If
there was a Nobel Prize for conducting interviews, the late Claude Lanzmann
would have surely been a laureate. Through recorded oral histories, he
documented the Holocaust in directly personal terms. The ten-hour Shoah felt distinctly radical in 1985
and it remains the single most important cinematic exploration of the National
Socialist genocide. Lanzmann continued to revisit the Holocaust in subsequent
films, employing the same sensitive but persistent interview style. Essentially,
this is a collection of outtakes from Shoah,
but they are decidedly weighty and compelling outtakes. Four women tell how
they witnessed and survived the horrific in Lanzmann’s Shoah: Four Sisters (trailer here), which opens today in New York.
The
“sisters” are both alike and different in significant ways. Ruth Elias was from
a well-established, long-assimilated Czechoslovakian family, but she had the
dubious misfortunate of finding herself pregnant at the worst possible time.
Her condition would eventually bring her face-to-face with Josef Mengele.

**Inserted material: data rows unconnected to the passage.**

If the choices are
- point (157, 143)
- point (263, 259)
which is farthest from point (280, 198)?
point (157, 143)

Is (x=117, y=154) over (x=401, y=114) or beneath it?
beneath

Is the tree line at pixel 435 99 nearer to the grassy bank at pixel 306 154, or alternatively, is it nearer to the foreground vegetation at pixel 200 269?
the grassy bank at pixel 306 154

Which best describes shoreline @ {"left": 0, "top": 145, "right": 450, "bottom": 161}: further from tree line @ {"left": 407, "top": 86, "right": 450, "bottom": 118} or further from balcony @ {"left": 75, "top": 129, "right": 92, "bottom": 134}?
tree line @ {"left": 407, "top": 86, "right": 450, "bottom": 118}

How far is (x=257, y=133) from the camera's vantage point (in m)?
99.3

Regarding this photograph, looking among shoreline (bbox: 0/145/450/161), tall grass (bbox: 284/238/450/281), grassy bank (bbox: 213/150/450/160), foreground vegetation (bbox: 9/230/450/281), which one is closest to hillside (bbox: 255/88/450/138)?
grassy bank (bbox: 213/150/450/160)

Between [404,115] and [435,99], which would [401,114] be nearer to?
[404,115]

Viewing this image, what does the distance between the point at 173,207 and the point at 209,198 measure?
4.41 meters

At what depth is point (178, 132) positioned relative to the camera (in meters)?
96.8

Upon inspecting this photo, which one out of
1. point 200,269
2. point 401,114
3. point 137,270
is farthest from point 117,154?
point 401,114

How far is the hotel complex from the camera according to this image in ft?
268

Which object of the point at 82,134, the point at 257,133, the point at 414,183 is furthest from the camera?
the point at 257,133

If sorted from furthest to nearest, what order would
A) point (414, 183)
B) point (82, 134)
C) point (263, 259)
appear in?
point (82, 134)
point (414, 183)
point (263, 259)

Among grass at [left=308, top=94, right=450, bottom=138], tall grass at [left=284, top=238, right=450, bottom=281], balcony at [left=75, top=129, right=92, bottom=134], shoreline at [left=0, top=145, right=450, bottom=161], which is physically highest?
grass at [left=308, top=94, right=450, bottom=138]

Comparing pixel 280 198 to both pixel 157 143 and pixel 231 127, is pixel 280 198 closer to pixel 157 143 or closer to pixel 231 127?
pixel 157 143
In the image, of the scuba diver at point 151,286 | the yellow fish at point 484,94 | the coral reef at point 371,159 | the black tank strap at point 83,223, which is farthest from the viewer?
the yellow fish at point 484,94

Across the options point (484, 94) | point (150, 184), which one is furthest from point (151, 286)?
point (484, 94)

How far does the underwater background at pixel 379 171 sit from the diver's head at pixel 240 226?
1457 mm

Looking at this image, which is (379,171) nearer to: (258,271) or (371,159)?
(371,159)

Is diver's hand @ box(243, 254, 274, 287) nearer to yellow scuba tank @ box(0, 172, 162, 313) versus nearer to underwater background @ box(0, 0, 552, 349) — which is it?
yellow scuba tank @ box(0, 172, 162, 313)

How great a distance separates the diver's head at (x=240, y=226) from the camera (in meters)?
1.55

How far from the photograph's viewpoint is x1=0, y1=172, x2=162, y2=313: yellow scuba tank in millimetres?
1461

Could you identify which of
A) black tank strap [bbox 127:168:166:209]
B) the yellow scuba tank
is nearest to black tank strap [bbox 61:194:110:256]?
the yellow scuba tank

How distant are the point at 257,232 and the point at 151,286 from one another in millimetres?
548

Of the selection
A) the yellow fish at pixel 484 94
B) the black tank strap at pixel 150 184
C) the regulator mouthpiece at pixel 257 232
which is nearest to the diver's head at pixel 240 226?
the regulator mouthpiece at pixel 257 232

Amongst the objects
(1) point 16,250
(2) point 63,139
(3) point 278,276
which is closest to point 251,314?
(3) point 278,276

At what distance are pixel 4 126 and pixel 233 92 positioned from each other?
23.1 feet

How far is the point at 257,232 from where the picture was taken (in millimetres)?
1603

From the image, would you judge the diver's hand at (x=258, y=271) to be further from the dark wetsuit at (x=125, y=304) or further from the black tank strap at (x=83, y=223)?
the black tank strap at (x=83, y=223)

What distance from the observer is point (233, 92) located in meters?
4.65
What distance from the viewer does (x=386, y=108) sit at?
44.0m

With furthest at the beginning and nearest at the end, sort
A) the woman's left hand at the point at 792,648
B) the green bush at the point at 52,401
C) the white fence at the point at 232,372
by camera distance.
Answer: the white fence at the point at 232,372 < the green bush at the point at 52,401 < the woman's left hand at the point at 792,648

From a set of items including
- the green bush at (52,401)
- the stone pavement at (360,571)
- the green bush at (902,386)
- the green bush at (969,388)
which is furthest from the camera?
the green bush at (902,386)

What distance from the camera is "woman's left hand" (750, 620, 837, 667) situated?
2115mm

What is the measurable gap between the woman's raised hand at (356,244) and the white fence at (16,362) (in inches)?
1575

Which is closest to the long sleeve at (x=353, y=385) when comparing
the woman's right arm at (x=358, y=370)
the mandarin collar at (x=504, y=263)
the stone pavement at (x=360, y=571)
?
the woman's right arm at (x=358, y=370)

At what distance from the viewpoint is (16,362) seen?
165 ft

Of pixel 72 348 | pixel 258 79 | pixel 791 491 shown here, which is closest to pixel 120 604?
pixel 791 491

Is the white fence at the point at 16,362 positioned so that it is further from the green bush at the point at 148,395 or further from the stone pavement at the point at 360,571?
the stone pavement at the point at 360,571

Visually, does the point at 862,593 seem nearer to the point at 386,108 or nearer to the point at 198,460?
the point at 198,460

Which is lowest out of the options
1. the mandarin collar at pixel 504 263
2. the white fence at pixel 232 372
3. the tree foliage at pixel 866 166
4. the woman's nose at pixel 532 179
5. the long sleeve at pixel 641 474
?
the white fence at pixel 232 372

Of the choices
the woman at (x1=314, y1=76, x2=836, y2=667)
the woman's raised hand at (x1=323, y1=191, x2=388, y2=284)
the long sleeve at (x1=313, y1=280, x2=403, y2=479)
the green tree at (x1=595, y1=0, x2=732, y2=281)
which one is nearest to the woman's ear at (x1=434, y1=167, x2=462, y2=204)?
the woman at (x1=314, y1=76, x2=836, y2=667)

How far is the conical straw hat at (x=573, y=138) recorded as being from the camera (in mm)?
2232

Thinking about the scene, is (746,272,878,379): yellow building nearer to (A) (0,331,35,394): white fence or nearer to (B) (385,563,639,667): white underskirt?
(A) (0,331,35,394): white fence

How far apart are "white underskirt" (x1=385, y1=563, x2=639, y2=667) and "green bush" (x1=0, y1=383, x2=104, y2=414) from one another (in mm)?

Needless to say, the title of her segment, “The Hippocratic Oath” is meant to
be darkly ironic.
Ada
Lichtman hailed from the Polish hamlet of Wieliczka, where all the men were
executed en masse, very much like the Katyn Forest Massacre, except it really
was perpetrated by the Germans, rather than the Soviets. She lived with the
constant expectation of death, yet she survived, because she was one of only
three women selected for a work detail in Sobibor. However, her job including
the soul crushing duty of washing and repairing dolls confiscated from Jewish
children.
Paula
Biren explains the realities of life in the Lodz Ghetto, where issues of
complicity start to arise. Her well-to-do family were fully aware of the
brewing danger of National Socialism, but they remained in Poland, because they
didn’t have any other place to go. For a while, she worked for the ghetto’s
Jewish Women’s Police, but she was wracked with guilt over the grim fate of the
black marketeers she arrested. Biren resolved to quit the Women’s Police,
despite the dire consequences she would face, but her decision was superseded by
greater historical forces, which was a mixed blessing for her.
Hanna
Marton’s segment will be the most controversial, because she survived as one of
the fortunate passengers on the so-called Kasztner transit. She is fully aware
of the controversies surrounding Kasztner, but maybe not as forthright and
contrite as slightly frustrated-sounding Lanzmann would prefer. Although he is
as soft-spoken as ever, he still grills her on the moral implications of
Kasztner’s rescue mission. However, attitudes have maybe softened towards the leader
of the Hungarian rescue committee. He was definitely practicing lifeboat
ethics, but that is rather understandable, given the nature of the times.
All
four women have a lot to say, but their stories need sometime to properly
unfold, which is presumably why Lanzmann had not used most of this footage
previously. However, it is hard to get around the rather static nature of
Lanzmann’s straight-forward, long-take interview format. At least the
background scenery changes during Biren’s segment, because she insists on
taking Lanzmann out for a walk on the beach.
As
it happens, the Quad is screening Biren and Marton’s segments together and pairing
up Elias and Lichtman for the other Four
Sister program. Arguably, the first block has the most dramatic subject
matter, whereas the second is the more emotionally draining. Regardless, it is
good for the future of civil society to have this material more widely
available. Highly recommended as either a warm-up or a chaser to Lanzmann’s indispensable
Shoah (1985), Shoah: Four Sisters opens today (11/14) in New York, at the
Quad Cinema.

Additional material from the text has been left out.